Rewrite everything from the line containing "Which among the" down to the end of the material below as a numbered list, leaving out blank lines.

╭─ DATA SHOWN

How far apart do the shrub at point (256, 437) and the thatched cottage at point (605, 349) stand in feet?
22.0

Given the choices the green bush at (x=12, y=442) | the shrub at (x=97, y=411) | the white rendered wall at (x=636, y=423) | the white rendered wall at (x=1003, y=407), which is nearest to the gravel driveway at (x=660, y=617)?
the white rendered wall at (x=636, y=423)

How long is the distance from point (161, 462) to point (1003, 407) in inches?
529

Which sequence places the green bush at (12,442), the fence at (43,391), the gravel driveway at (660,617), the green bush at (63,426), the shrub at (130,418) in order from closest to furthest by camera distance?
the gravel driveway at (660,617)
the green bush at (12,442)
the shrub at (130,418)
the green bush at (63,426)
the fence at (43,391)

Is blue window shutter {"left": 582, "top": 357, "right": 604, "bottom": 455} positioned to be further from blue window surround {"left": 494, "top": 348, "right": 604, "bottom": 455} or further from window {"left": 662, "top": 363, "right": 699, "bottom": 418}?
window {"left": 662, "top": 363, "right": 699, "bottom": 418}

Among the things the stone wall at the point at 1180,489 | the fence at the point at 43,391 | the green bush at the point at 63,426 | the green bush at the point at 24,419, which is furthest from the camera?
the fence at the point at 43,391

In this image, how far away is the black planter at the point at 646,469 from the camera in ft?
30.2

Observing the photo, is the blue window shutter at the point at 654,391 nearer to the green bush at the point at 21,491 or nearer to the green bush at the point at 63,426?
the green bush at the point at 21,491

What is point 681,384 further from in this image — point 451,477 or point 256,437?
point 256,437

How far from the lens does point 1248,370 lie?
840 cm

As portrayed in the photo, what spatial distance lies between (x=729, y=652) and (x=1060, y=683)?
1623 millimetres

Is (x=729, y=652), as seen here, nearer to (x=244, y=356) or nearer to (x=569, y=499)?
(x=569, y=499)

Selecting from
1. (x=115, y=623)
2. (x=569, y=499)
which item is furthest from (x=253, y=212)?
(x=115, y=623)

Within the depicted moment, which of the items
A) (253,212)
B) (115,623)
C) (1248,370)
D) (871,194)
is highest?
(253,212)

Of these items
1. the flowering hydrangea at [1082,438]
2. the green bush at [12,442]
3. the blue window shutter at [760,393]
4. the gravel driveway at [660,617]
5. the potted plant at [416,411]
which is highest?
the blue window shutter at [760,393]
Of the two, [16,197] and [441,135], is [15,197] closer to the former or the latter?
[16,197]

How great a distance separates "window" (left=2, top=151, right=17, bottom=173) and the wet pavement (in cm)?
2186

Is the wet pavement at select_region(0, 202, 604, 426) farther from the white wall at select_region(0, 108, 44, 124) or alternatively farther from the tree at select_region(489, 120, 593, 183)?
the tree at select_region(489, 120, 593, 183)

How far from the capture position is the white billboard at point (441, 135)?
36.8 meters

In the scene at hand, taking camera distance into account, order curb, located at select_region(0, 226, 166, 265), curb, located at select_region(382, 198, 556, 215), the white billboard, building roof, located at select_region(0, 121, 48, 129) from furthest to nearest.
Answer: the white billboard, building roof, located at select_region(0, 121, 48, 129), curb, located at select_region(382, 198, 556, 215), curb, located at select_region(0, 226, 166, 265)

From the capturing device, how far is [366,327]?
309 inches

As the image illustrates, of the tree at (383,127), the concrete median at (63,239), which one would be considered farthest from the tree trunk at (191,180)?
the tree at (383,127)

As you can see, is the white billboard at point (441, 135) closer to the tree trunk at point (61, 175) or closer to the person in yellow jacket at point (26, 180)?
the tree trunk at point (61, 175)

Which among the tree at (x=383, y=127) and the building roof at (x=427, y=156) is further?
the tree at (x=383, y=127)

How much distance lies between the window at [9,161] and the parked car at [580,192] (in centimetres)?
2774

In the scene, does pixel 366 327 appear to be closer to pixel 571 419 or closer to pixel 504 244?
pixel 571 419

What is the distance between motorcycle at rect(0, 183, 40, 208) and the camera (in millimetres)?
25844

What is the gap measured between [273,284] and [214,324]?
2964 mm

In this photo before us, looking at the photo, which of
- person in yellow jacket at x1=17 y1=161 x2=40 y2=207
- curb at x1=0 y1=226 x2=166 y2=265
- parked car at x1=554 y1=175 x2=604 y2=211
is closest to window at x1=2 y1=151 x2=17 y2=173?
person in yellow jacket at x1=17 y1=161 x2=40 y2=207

╰─

* _RIGHT ANSWER_
1. Which among the tree at (x=383, y=127) and the building roof at (x=427, y=156) is further?
2. the tree at (x=383, y=127)
3. How much distance lies between the window at [9,161] and the parked car at [580,192] (in centimetres)?
4. 2774
5. In the scene, does pixel 366 327 appear to be closer to pixel 571 419 or closer to pixel 504 244?
6. pixel 571 419
7. What is the distance between motorcycle at rect(0, 183, 40, 208) and the camera (in millimetres)?
8. 25844
9. What is the gap measured between [273,284] and [214,324]?
10. 2964 mm
11. In this photo before us, looking at the photo, which of
12. - person in yellow jacket at x1=17 y1=161 x2=40 y2=207
13. - curb at x1=0 y1=226 x2=166 y2=265
14. - parked car at x1=554 y1=175 x2=604 y2=211
15. is closest to window at x1=2 y1=151 x2=17 y2=173?
16. person in yellow jacket at x1=17 y1=161 x2=40 y2=207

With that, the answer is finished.